───── EXTRAIT DE PAGE ─────

Saint François, parle encore aux oiseaux !
Plus prosaïquement, je bouffe du curé.
Comme je le disais au repas de dimanche, bien pourvu en Margaux et Beaujolais, entouré d'amis et sous le soleil printannier, la spiritualité est une affaire personnelle, un dialogue avec un miroir, et la religion faite par des hommes. Et quand bien même un Manitou serait l'auteur de ce beau et triste monde, rien ne nous oblige (moi et les autres imbéciles) à nous prosterner et à le prier, si ce n'est l'injonction feutrée ou coercitive – tout dépend de l'époque – de gourous bornés qui parlent en son nom, traduisent sa pensée et dictent ses volontés sans même connaître la langue.
Pour ne pas paraître discriminatoire, j'ai pour les imams, les rabbins et autres moines safranés la même méfiance et la même antipathie. J'ai pour les pratiquants le respect (pas plus) que je dois à mes frères humains pas pour leur pratique – à noter qu'ils ont la même dette à mon égard, je tiens à le rappeler – mais je n'en nourris pas moins des doutes extrêmes quant à leur croyance et au respect qu'ils ont pour leur propre enseignement moral.

───── DONNÉES ENREGISTRÉES ─────

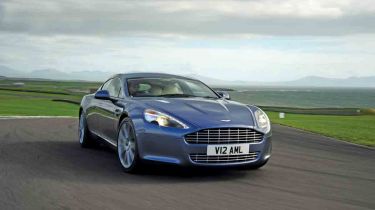 Aston Martin Rapide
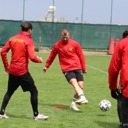 Fatih Karagümrük Maçının Hazırlıklarını Tamamladık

─────

→ **EXERCICES À RÉALISER**:
**a.** Dans le texte sur la religion, remplacez « Beaujolais » par « Chablis », puis recopiez le passage qui commence par « Plus prosaïquement, je » et va jusqu'à « connaître la langue. ».
**b.** Reprenez le texte sur la religion là où il s'interrompt et poursuivez-le.

→ **RÉPONSES PAR NUMÉRO**:
**a.**
Plus prosaïquement, je bouffe du curé.
Comme je le disais au repas de dimanche, bien pourvu en Margaux et Chablis, entouré d'amis et sous le soleil printannier, la spiritualité est une affaire personnelle, un dialogue avec un miroir, et la religion faite par des hommes. Et quand bien même un Manitou serait l'auteur de ce beau et triste monde, rien ne nous oblige (moi et les autres imbéciles) à nous prosterner et à le prier, si ce n'est l'injonction feutrée ou coercitive – tout dépend de l'époque – de gourous bornés qui parlent en son nom, traduisent sa pensée et dictent ses volontés sans même connaître la langue.

**b.**
On me dit ours, on me dit anar. Ainsi soit-il. En fait, je suis un "chrétien pratiquement". J'aime cette formule, qu'on ne me la pique pas ! D'ailleurs, Léo* ne s'y trompait pas, Jésus-Christ qu'était-il d'autre ?
J'ai un beau prénom, qui fait référence à celui qui parlait aux oiseaux, qui défendait les pauvres et assistait les lépreux. Sanctifié, il est devenu Saint François d'Assise, on le fête le 4 octobre. Ce saint est le moins honni de ceux de sa catégorie chez les libres penseurs, probablement pour sa légende de partageux. Ayant renoncé à tout bien matériel, à toute richesse, vivant de l'obole que lui jette le passant, il est le symbole de la pauvreté.
Comme son nom l'indique, Claudio Ricci est italien et n'est pas un pauvre.
Grand bien lui fasse, il est de droite. Et maire. Maire d'Assise pour être précis. La ville même de Saint-François. Quand on est un maire de droite, en Italie, on se doit de prendre mille précautions pour que l'Eglise soit respectée, que rien ne menace son caractère sacré.
C'est pour cette sainte raison que Claudio Ricci a émis un arrêté municipal interdisant la mendicité à moins de 500 mètres d'une église d'un lieu de culte, d'une place ou établissement public. Le traîne-latte, le pousse-mégot, le mendigot salingue et autres cafards de la société sont priés d'aller tendre la main ailleurs que là où passent le pèlerin et le touriste. C'est vrai, quoi, tous ces pauvres dans la ville du saint des pauvres, ça fait tache.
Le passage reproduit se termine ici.